::: Extrahierter Text

Ich würde dir raten, dass du deinen Quelltext mal validierst, dann siehst du nämlich, warum es unteranderem nicht funktionieren kann: dein Quelltext stimmt hinten und vorne nicht. Ansonsten sollte man niemals nicht Tabellen verschachteln um sie als Layout zu verwenden. Und beim nächsten Mal bitte deinen Quelltext in die entsprechenden BB-Tags schreiben, damit wir den auch lesen können.


----------



## SpiceLab (20. April 2012)

qin1990 hat gesagt.:


> [...] und zwar möchte ich ein neues image einfügen da mir auf meiner Page eins fehlt.
> 
> 
> Link: http://qin.exterio-funclub.de/dzcp_1_5_4/news/
> ...


Bei soviel Grautönen nicht genau zu orten.


----------



## qin1990 (20. April 2012)

::::::
::: Bereitgestellte Daten

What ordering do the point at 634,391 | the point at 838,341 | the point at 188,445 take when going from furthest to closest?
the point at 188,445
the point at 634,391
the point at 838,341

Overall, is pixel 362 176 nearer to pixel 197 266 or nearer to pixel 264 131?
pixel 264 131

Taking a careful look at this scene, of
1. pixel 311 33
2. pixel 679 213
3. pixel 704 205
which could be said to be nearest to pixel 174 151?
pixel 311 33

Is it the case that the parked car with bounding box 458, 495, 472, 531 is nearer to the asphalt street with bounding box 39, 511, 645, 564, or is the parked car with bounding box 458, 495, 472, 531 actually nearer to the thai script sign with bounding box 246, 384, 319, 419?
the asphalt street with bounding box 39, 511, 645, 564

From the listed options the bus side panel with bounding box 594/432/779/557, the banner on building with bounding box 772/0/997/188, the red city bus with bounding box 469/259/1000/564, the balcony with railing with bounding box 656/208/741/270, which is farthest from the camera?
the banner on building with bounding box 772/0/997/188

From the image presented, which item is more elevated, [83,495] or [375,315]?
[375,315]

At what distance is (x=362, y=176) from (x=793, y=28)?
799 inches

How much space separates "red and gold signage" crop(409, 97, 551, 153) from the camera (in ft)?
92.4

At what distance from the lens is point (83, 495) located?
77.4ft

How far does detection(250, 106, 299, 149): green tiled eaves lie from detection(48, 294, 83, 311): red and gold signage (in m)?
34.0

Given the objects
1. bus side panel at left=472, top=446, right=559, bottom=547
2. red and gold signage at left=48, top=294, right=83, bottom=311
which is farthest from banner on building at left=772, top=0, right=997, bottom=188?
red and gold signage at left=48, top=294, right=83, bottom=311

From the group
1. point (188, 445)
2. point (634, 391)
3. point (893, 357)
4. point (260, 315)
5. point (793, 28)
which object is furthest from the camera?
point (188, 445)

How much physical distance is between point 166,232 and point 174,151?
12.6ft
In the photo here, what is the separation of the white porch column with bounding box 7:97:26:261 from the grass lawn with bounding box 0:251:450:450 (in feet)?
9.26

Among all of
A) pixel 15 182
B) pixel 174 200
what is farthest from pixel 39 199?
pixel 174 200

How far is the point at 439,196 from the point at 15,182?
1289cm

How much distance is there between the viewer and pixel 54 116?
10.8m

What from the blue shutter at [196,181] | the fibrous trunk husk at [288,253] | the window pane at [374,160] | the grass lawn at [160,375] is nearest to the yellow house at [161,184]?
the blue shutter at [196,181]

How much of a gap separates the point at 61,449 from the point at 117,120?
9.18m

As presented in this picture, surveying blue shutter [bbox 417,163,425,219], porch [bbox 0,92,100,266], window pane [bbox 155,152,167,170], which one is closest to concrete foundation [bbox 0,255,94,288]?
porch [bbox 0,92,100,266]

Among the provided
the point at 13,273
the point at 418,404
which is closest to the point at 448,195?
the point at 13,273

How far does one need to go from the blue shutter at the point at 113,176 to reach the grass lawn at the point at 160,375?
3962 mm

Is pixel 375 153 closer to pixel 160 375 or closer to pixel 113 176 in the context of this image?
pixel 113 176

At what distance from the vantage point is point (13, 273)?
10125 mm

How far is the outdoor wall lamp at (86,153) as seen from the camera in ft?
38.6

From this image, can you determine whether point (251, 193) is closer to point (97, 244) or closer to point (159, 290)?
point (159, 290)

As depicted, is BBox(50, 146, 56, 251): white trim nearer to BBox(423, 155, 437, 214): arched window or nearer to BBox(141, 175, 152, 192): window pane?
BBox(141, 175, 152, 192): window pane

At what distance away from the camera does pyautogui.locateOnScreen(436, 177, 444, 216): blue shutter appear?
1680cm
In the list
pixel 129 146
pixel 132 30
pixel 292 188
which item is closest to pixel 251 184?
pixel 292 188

::::::

◆ **Anforderungen**:
a: Nennen Sie alle Ratschläge, die der erste Beitrag im Forenausschnitt über Quelltext und Layout gibt.
b: Schreiben Sie den Forenausschnitt über Quelltext und Layout weiter, und zwar im Anschluss an seine letzte Zeile.

◆ **Gegebene Antworten**:
a:
- Den Quelltext validieren.
- Tabellen niemals verschachteln, um sie als Layout zu verwenden.
- Den Quelltext beim nächsten Mal in die entsprechenden BB-Tags schreiben.

b:
danke für deine schnelle antwort aber ich bitte um nach sicht da ich es garnicht drauf hab ^^ 

Hab jetzt schon nur die hälfte verstanden von dem was du da geschrieben hast Das validieren ist doch überprüfung des Quellcodes oder ?



Der fette weiße fleck in der mitte bis unten zum footer


----------



## SpiceLab (20. April 2012)

qin1990 hat gesagt.:


> Das validieren ist doch überprüfung des Quellcodes oder ?


Richtig - siehe http://validator.w3.org/check?uri=h...(detect+automatically)&doctype=Inline&group=0



qin1990 hat gesagt.:


> Der fette weiße fleck in der mitte bis unten zum footer


Der existiert bei mir (Firefox, IE8, Opera, Safari) überhaupt nicht. 

Darum auch meine zuvor geäußerte Unklarheit, da du eingangs genau das Gegenteil beschrieben hattest:



qin1990 hat gesagt.:


> [...] da wo es halt jetzt nich weiß ist



[edit]
Wie ich eben sehe, wurde aus n*i*ch im Anschluß an meine erste Antwort n*o*ch.
[/edit]


----------



## qin1990 (20. April 2012)

Ja ich hatte es gesehen das ich mich verschrieben habe.


okay ich hab denn text validiert und danach war die page total verschoben


----------



## SpiceLab (20. April 2012)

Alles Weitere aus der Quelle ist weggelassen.